After doing a little more digging into my traffic, I was able to see that my data was nothing but a sequence of small bursts with small idle periods between them.

With the useful tool ss, I was able to retrieve the current congestion window size of my connection (see the cwnd value in the output):

[user@localhost ~]$ /usr/sbin/ss -i -t -e | grep -A 1 56001

ESTAB 0 0 192.168.1.1:56001
192.168.2.1:45614 uid:1001 ino:6873875 sk:17cd4200ffff8804 ts sackscalable wscale:8,9 rto:277 rtt:74/1 ato:40 cwnd:36 send 5.6Mbps rcv_space:5792

I ran the tool several times and discovered that the congestion window size was regularly reset to the initial value (10ms, on my Linux box). The connection was constantly looping back to the slow start phase. During the slow start period, bursts with a number of messages exceeding the window size were delayed, waiting for the acks related to the first packets of the burst.

The fact that the traffic consists of a sequence of bursts likely explains the reset of the congestion window size.

By deactivating the slow start mode after idle period, I was able to get rid of the delays.

[user@host ~]$ cat /proc/sys/net/ipv4/tcp_slow_start_after_idle 0

Solution 2:

This isn't going to be some subtle thing like a setting somewhere. This is going to be a problem with the protocol layered on top of TCP or a code bug. There's no magic "go faster" switch for TCP except for unusual cases like networks with very high latency or packet loss caused by noise.

The most obvious explanation would be if the code calls write or send with very small chunks. You need to accumulate at least 2KB per send, ideally 16KB. You say you batch the messages, but it's not clear what that means. Do you pass them in one call to write or send? Do you bundle them into a single protocol data unit for the protocol layered on top of TCP? Doing both of these things helps a lot with latency.

Also, get rid of TCP_NODELAY. It can reduce throughput. It's only for applications that weren't designed to work with TCP or for applications that cannot predict which side will need to transmit next.

Unless, of course, you are in fact layering a protocol on top of TCP where you don't know which side is going to transmit next (like telnet, for example). Then it can make sense to set TCP_NODELAY. Significant expertise is required to make that kind of protocol work with low latency.

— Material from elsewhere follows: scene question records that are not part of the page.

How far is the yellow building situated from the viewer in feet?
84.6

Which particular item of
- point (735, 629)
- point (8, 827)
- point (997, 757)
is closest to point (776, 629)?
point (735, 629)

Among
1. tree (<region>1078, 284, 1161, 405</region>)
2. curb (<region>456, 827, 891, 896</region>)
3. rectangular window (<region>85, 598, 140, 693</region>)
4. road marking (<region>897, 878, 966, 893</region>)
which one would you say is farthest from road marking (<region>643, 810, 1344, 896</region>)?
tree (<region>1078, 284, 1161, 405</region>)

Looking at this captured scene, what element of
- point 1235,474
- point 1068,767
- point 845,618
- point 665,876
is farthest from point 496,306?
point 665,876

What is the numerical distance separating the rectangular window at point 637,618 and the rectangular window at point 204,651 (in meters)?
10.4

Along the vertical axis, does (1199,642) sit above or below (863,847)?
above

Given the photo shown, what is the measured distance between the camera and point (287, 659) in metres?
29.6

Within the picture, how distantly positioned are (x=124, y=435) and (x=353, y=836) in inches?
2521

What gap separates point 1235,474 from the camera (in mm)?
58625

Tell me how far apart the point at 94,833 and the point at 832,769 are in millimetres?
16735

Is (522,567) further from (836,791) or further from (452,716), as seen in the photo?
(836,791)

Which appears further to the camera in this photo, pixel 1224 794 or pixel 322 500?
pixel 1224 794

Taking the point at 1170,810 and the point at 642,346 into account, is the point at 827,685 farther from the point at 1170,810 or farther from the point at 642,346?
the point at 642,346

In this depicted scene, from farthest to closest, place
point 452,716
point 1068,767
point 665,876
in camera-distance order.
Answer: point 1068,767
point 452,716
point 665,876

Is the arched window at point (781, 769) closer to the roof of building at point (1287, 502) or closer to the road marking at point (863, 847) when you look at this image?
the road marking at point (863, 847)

If that's your situation, post more details about the protocol you're layering on top of TCP, what its protocol data unit sizes look like, and what determines which side transmits when.

If you do in fact batch the messages available at one time and pass them in a single call to write or send, then most likely the problem is that the other side is not sending an application-layer acknowledgement for each batch. These improve latency by giving TCP ACKs packets to piggyback on. Your protocol should include them to ensure sides alternate which helps keep latency down.